Exclusion: The insurance company may exclude a hazardous sport or activity, which means you will not be covered if you become injured, sick, or die while doing that activity. Learn more about common exclusions.
Guaranteed future insurability: The option to increase your sum insured without having to provide health evidence or go through the underwriting process. Usually this option is available when you have certain life events defined in your policy, such as marriage, birth of a child, or increasing your mortgage.
Income protection insurance: Cover designed to replace 75% of your income when you cannot work due to a sickness or accident. Some policies also cover you if you can only work in a reduced capacity while you are recouping, such as part-time. Compare income protection.
Level premium: The premium is calculated and based on your age at the start of the policy. The premium may still increase along with inflation or for a certain occupation category, but not based on your age. Learn about the difference between stepped and level premiums.
Occupation category: Grouping together occupations with similar duties and risk levels.

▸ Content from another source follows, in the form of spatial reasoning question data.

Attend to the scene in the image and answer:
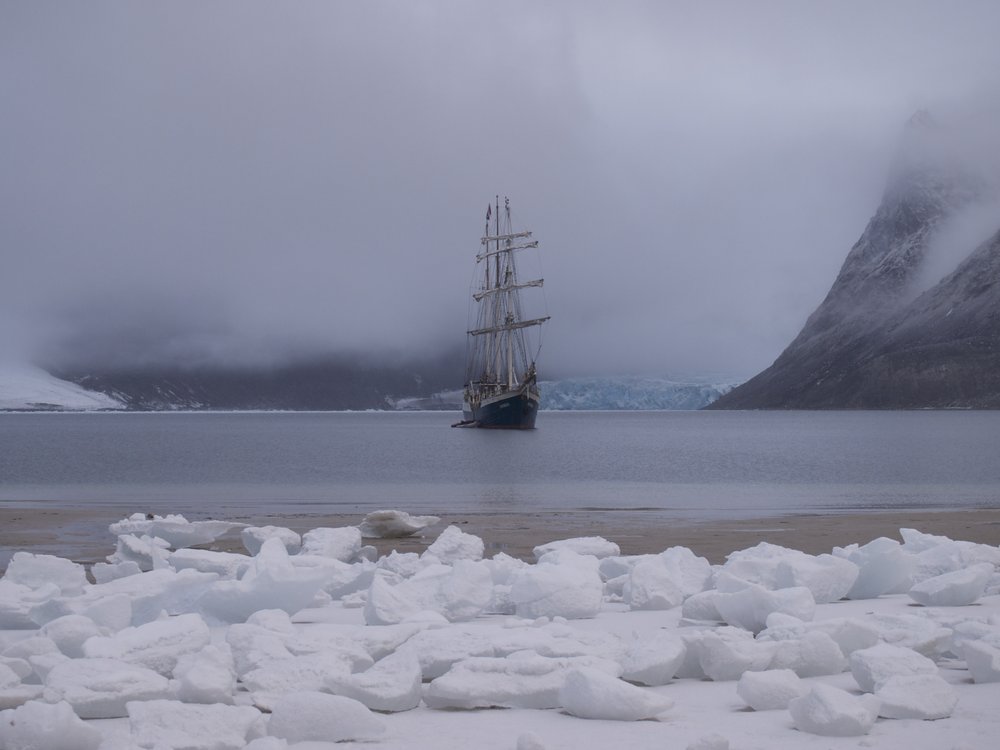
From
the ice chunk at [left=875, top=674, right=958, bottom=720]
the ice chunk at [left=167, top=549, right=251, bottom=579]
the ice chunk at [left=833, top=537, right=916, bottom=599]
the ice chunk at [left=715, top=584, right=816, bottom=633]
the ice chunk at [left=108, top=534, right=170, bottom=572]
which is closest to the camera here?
the ice chunk at [left=875, top=674, right=958, bottom=720]

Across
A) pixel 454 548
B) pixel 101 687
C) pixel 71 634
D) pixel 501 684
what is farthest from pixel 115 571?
pixel 501 684

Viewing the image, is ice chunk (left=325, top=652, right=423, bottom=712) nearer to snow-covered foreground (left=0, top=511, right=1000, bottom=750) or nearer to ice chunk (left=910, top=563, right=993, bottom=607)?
snow-covered foreground (left=0, top=511, right=1000, bottom=750)

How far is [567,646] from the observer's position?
19.6ft

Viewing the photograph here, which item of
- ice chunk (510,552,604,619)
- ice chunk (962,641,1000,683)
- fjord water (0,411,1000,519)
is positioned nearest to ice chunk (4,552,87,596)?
ice chunk (510,552,604,619)

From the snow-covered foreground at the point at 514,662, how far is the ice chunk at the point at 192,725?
10 mm

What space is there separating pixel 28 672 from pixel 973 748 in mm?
4635

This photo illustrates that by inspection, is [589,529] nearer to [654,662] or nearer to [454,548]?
[454,548]

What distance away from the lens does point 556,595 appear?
7.77m

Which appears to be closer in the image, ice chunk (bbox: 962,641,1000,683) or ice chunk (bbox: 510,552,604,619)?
ice chunk (bbox: 962,641,1000,683)

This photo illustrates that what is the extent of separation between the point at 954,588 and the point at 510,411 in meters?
104

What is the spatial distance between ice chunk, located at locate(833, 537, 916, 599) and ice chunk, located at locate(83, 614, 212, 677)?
16.9ft

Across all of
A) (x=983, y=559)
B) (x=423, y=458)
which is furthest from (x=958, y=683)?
(x=423, y=458)

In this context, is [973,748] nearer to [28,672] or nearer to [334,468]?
[28,672]

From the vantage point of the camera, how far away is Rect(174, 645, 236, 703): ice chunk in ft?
A: 16.9
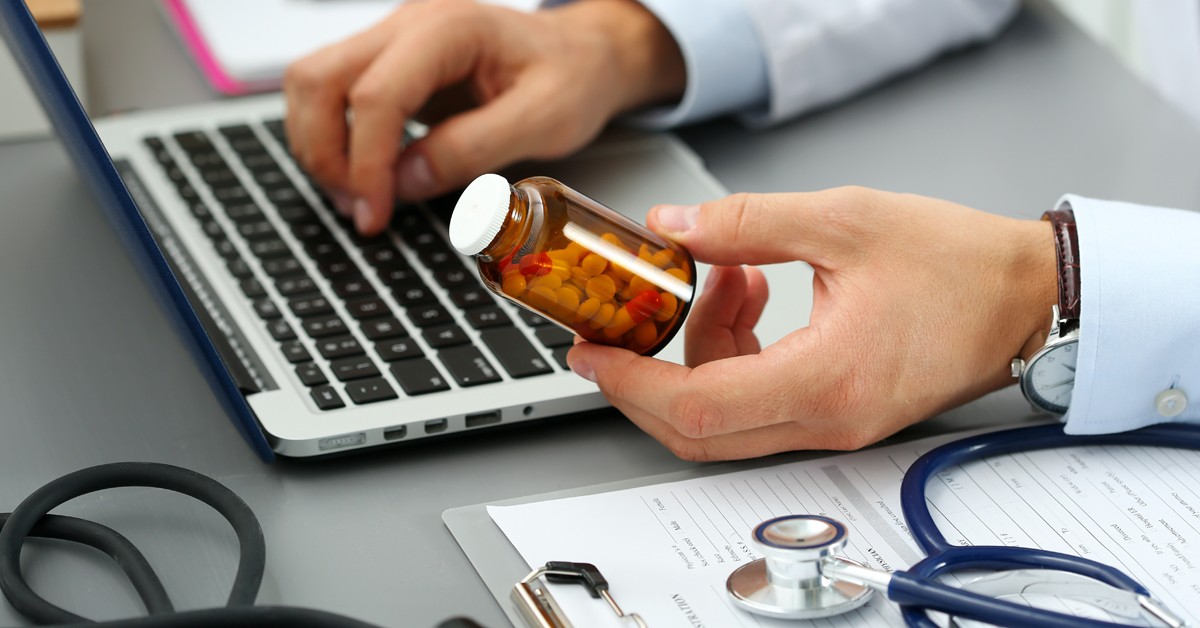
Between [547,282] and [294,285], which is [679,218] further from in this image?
[294,285]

Premium loading: An insurance company may charge higher premiums if you fall into a certain risk factor category, such as being overweight, smoking, or having high blood pressure.
Stepped premium: The premium is recalculated (and will usually increase) on each policy anniversary, based on your age at that time. Learn about the difference between stepped and level premiums.
Term life insurance (death cover): Term life insurance covers you if you die or are diagnosed with a terminal illness with less than 12 months to live. Be aware that some death cover within superannuation may not have a terminal illness benefit.
TPD any occupation: You are covered if you become disabled so that you are unable to work in any occupation. For example, a surgeon could become a GP and continue to work and earn an income, meaning they would not be eligible to claim on their TPD cover. Compare TPD insurance.
TPD own occupation: You are insured if you become disabled so that you are unable to work in your own current occupation. For example, if a surgeon could no longer do surgery, they would be eligible to claim on their TPD cover, and the insurance company could not make him become a GP instead. Compare TPD insurance.
Trauma cover (critical illness insurance): Cover for a lump sum payment if a defined health event happens to you, such as cancer, heart attack, or stroke. The majority of policies have an extensive list of conditions covered, so it’s worthwhile comparing your options, as they do slightly differ from policy to policy. Compare trauma insurance.
Waiting period: The number of days you must be off work before your income protection claim starts. Learn more about features of income protection insurance.
Underwriting: The process where the insurance company’s underwriter (the insurer’s insurance provider) assesses your application for insurance cover. They look at your health, occupation, sport activities or other lifestyle factors, and income. The underwriter may accept you as a standard cover (first class rate), offer you special terms for cover, or may reject you outright.